Hundreds, cofounder of the streetwear brand The Hundreds, entered the NFT space in 2020 and quickly became one of its most thoughtful observer-participants. He contends that NFTs represent the next cultural and technological wave after Web2 social media, uniting art, finance, technology, and community under a decentralized ethos. Yet they also expose the human flaws of haste, hype, and exploitation. The book argues from both sides: NFTs are a scam—and they’re also the future.
The Bigger Picture: From Hippies to Crypto
Hundreds begins by drawing a provocative comparison between the Web3 movement and the 1960s counterculture. Just as hippies sought to dismantle old social structures, crypto advocates were trying to decentralize control and create fairer systems. He quotes Vice interviews and Joan Didion’s accounts of the Sixties to show how idealism can crumble under exploitation and confusion. Web3, he says, is experiencing its version of Manson: bad actors, scams, and greed. Yet, as with hippies, the ideals—community, creativity, freedom—will outlast the chaos.
Three Revolutions at Once
Hundreds frames NFTs as part of a trifecta—crypto, the Metaverse, and Web3—each redefining ownership, identity, and connection online. Crypto reimagines money, NFTs reimagine property and art, and the Metaverse reimagines space and experience. Together, they promise a world where users—not corporations—own their data and creations. This vision of decentralization drives the enthusiasm, but also the mania. For every Beeple multimillion-dollar sale, there’s an FTX-level implosion confirming that early revolutions are messy by design.
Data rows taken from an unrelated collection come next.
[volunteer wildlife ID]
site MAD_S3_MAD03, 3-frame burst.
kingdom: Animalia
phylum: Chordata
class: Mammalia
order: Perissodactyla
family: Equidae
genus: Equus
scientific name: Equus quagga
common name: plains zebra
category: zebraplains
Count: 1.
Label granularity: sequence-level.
The Culture Between Scams and Salvation
Rather than taking sides, Hundreds plays both skeptic and believer. He recounts stories of cynical neighbors calling NFTs “Pet Rocks 2.0,” while corporations like Nike and Amazon pour millions into digital collectibles. He explores the psychology behind why NFTs make people angry or dismissive—they challenge our instincts about what is real or valuable. “If NFTs are a scam,” he writes, “so is the entire world built on fabricated commodities like money and art.”
Throughout the book, Hundreds weaves vivid cultural parallels. He compares NFTs to sneakers, streetwear, cult movements, and religion—each offering a sense of identity and belonging while flirting with zealotry. Just as Supreme or Air Jordans made physical fashion into art and status, NFTs turn digital art into community and membership. And like any religion, they inspire fervent faith and provoke heresy.
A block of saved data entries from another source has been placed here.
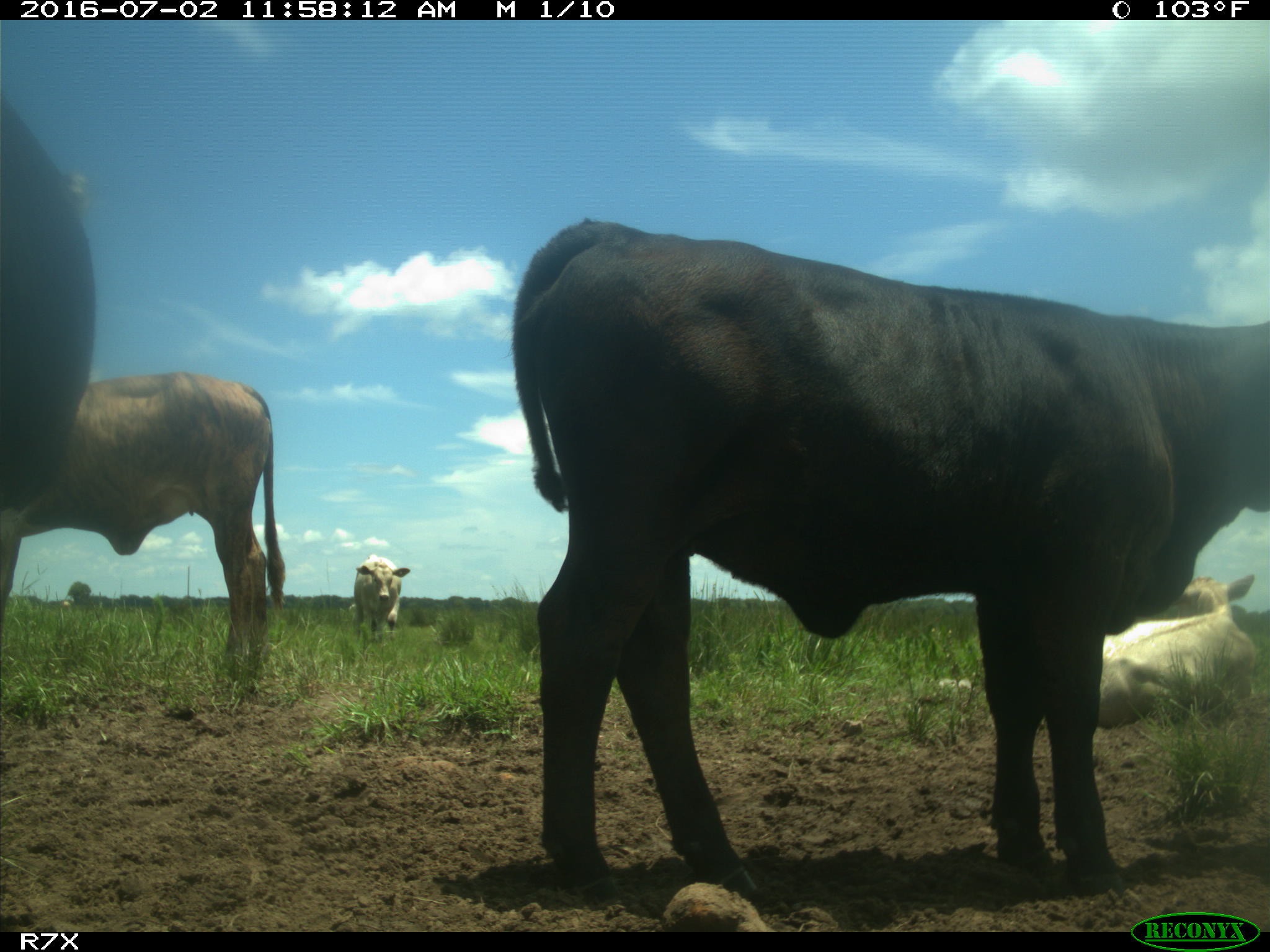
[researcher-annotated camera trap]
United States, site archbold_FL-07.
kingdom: Animalia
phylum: Chordata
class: Mammalia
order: Artiodactyla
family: Bovidae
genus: Bos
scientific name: Bos taurus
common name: domestic cow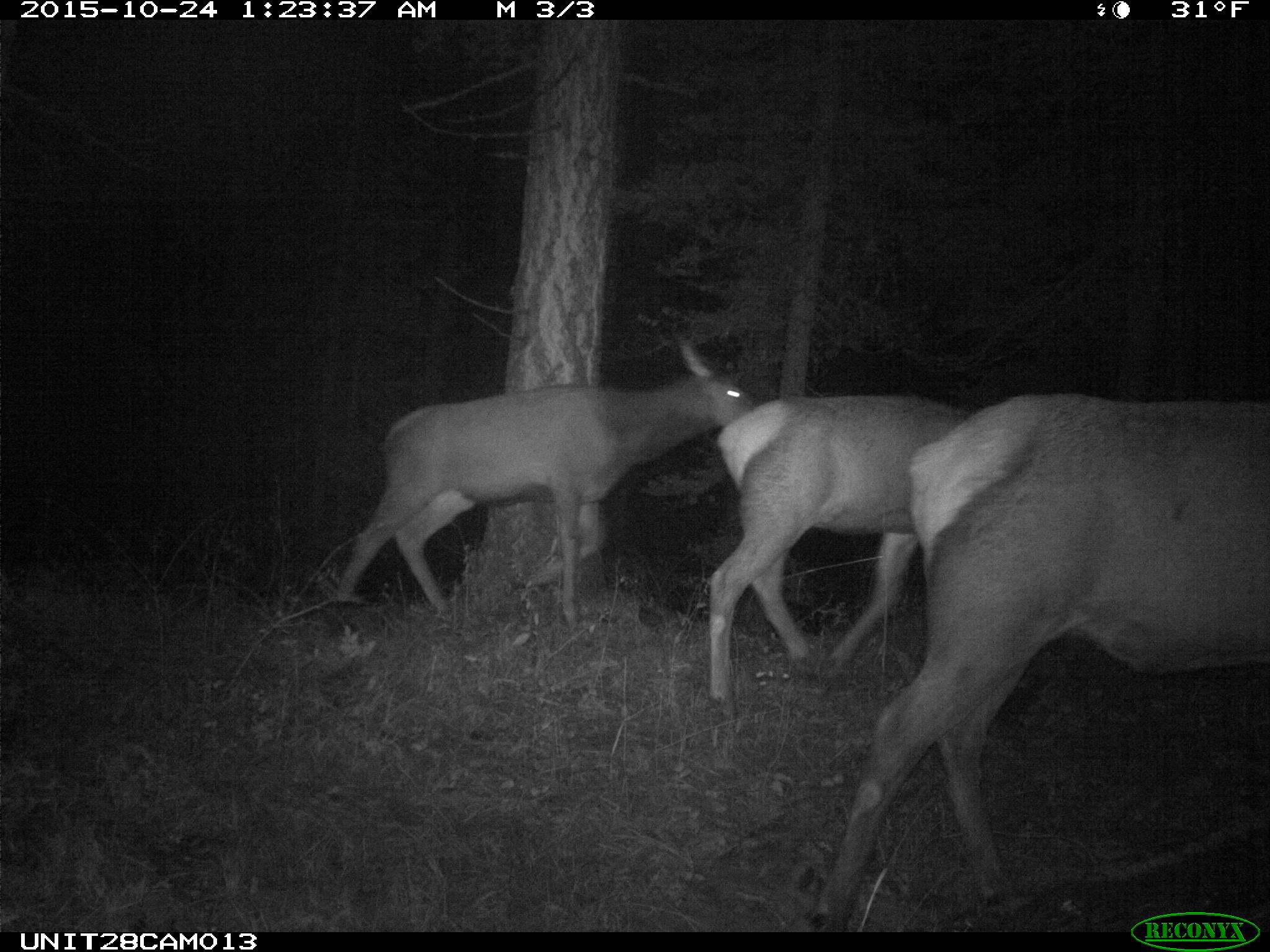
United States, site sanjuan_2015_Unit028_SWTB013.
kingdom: Animalia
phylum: Chordata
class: Mammalia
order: Artiodactyla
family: Cervidae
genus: Cervus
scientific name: Cervus elaphus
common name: red deer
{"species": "Cervus elaphus (red deer)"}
Art, Identity, and the Power of Community
The book’s heart lies in Hundreds’ belief that NFTs are ultimately tools for creative empowerment. He himself launched Adam Bomb Squad—an NFT project built on his brand’s iconic cartoon bomb—to explore how digital ownership could strengthen community ties. His experiment becomes the lens through which he examines the psychological, social, and spiritual dimensions of Web3. NFTs, he says, aren’t just about making money; they’re about expressing identity, equity, and collective creation. “It’s what happens,” he writes, “when the community builds the brand.”
Why This All Matters
Hundreds positions NFTs as a cultural time capsule—a snapshot of humanity caught between doubt and belief, greed and creativity. Whether they become the future or fade into memory, their story teaches us how technological revolutions expose our deepest hopes and weaknesses. He doesn’t claim certainty. In fact, one of his recurring mantras is, “We’re still early.” The NFT movement, like every paradigm shift from printing presses to social media, requires patience, failure, and faith. If you want to understand not just blockchain but the human emotion driving it, Hundreds’ book insists you must look at NFTs as both mirror and prophecy.
Key Takeaway
NFTs aren’t the moral or technological endpoint—they’re the story of how a generation wrestles with authenticity, value, and belonging in a world where reality is mostly online.